14 Nel relazionarsi con gli altri si presentano molte opportunità di mostrare uno spirito eccellente. Ognuno di noi può fare molto per mantenere buoni rapporti essendo pronto a perdonare se viene offeso. La Parola di Dio ci dice: “Continuate a sopportarvi gli uni gli altri e a perdonarvi liberalmente gli uni gli altri se qualcuno ha motivo di lamentarsi contro un altro. Come Geova vi perdonò liberalmente, così fate anche voi”. (Col. 3:13) L’espressione “se qualcuno ha motivo di lamentarsi” lascia intendere che a volte ci sono ragioni valide per irritarsi. Tuttavia, se un fratello ha qualche atteggiamento strano o fastidioso, anziché dare troppo peso alla cosa mettendo così a rischio la pace della congregazione, cerchiamo di perdonarlo liberalmente come farebbe Geova, in modo da continuare a svolgere il nostro servizio insieme.

15. (a) Cosa ci insegna Giobbe in fatto di perdono? (b) In che modo la preghiera ci aiuta ad avere lo spirito giusto?

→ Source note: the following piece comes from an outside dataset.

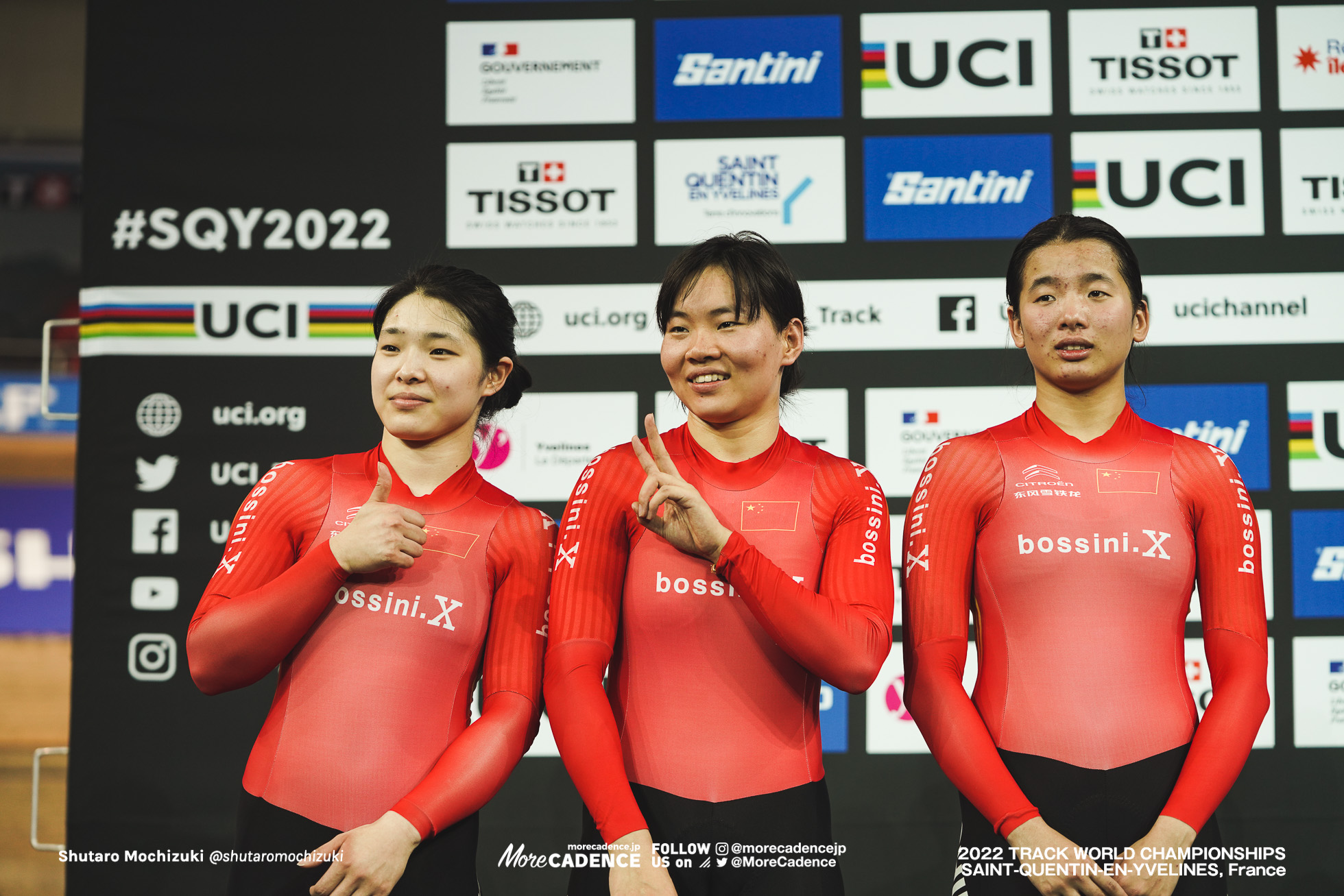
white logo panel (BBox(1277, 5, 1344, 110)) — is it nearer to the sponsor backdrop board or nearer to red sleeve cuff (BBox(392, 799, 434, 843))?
the sponsor backdrop board

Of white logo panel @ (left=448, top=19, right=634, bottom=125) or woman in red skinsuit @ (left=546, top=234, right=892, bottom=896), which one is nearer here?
woman in red skinsuit @ (left=546, top=234, right=892, bottom=896)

15 Giobbe ha molto da insegnarci in fatto di perdono. I suoi tre compagni, che avrebbero dovuto confortarlo, lo offesero con tante osservazioni crudeli. Eppure Giobbe li perdonò. Cosa gli fu di aiuto? “[Pregò] a favore dei suoi compagni”. (Giob. 16:2; 42:10) Pregare per gli altri può farci cambiare atteggiamento nei loro confronti. Pregare per tutti i nostri compagni di fede ci aiuta a manifestare lo spirito che si addice a un cristiano. (Giov. 13:34, 35) Inoltre dovremmo anche pregare per avere spirito santo. (Luca 11:13) Lo spirito di Dio ci aiuterà a mostrare autentiche qualità cristiane nei rapporti con gli altri. — Leggi Galati 5:22, 23.

CONTRIBUIAMO A CREARE UNO SPIRITO POSITIVO NELL’ORGANIZZAZIONE DI DIO

16, 17. Quale spirito siete determinati a mostrare?

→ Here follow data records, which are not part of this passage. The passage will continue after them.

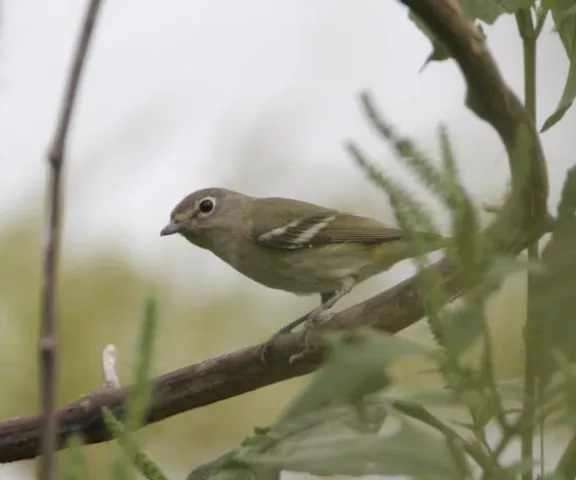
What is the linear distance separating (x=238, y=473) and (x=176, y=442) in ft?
3.74

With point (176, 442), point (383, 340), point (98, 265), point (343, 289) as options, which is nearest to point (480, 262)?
Result: point (383, 340)

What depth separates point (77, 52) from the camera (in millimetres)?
254

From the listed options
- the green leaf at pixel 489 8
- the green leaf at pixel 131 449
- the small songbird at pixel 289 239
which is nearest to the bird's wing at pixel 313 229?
the small songbird at pixel 289 239

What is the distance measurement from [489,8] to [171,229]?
1026 mm

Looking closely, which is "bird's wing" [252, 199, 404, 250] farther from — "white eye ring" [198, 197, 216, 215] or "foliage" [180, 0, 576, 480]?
"foliage" [180, 0, 576, 480]

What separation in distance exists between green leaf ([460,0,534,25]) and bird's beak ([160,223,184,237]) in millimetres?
1008

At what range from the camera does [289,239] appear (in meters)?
1.35

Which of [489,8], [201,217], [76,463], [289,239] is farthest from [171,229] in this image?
[76,463]

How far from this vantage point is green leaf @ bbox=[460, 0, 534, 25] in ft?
1.32

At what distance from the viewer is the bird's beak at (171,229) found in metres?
1.39

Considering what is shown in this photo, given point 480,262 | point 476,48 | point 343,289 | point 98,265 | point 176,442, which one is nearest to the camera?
point 480,262

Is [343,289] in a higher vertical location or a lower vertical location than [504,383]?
higher

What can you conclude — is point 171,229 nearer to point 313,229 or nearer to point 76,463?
point 313,229

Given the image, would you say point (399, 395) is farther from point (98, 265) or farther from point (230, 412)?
point (98, 265)
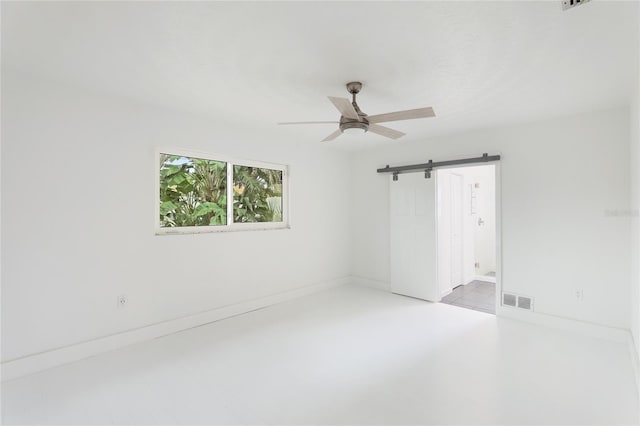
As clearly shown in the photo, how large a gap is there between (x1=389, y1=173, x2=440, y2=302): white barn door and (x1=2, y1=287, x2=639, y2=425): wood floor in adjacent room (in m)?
1.08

16 Quando tutti si prefiggono di contribuire al sano spirito della congregazione, i risultati possono essere eccezionali. Può darsi che, dopo aver riflettuto sull’argomento, ci rendiamo conto di poter fare di più per mostrare uno spirito edificante. In tal caso, non esitiamo a farci esaminare dalla Parola di Dio. (Ebr. 4:12) Paolo, che desiderava essere un buon esempio per la congregazione, disse: “Non mi rendo conto di nulla contro me stesso. Ma non per questo sono provato giusto, bensì chi mi esamina è Geova”. — 1 Cor. 4:4.

17 Se ci sforzeremo di agire secondo la sapienza dall’alto, senza prendere troppo sul serio noi stessi o la nostra posizione, contribuiremo a un sano spirito all’interno della congregazione. Essendo pronti a perdonare e avendo un’opinione positiva dei nostri compagni di fede, saremo in pace con loro. (Filip. 4:8) In questo modo potremo star certi che Geova e Gesù si compiaceranno dello spirito che mostriamo. — Filem. 25.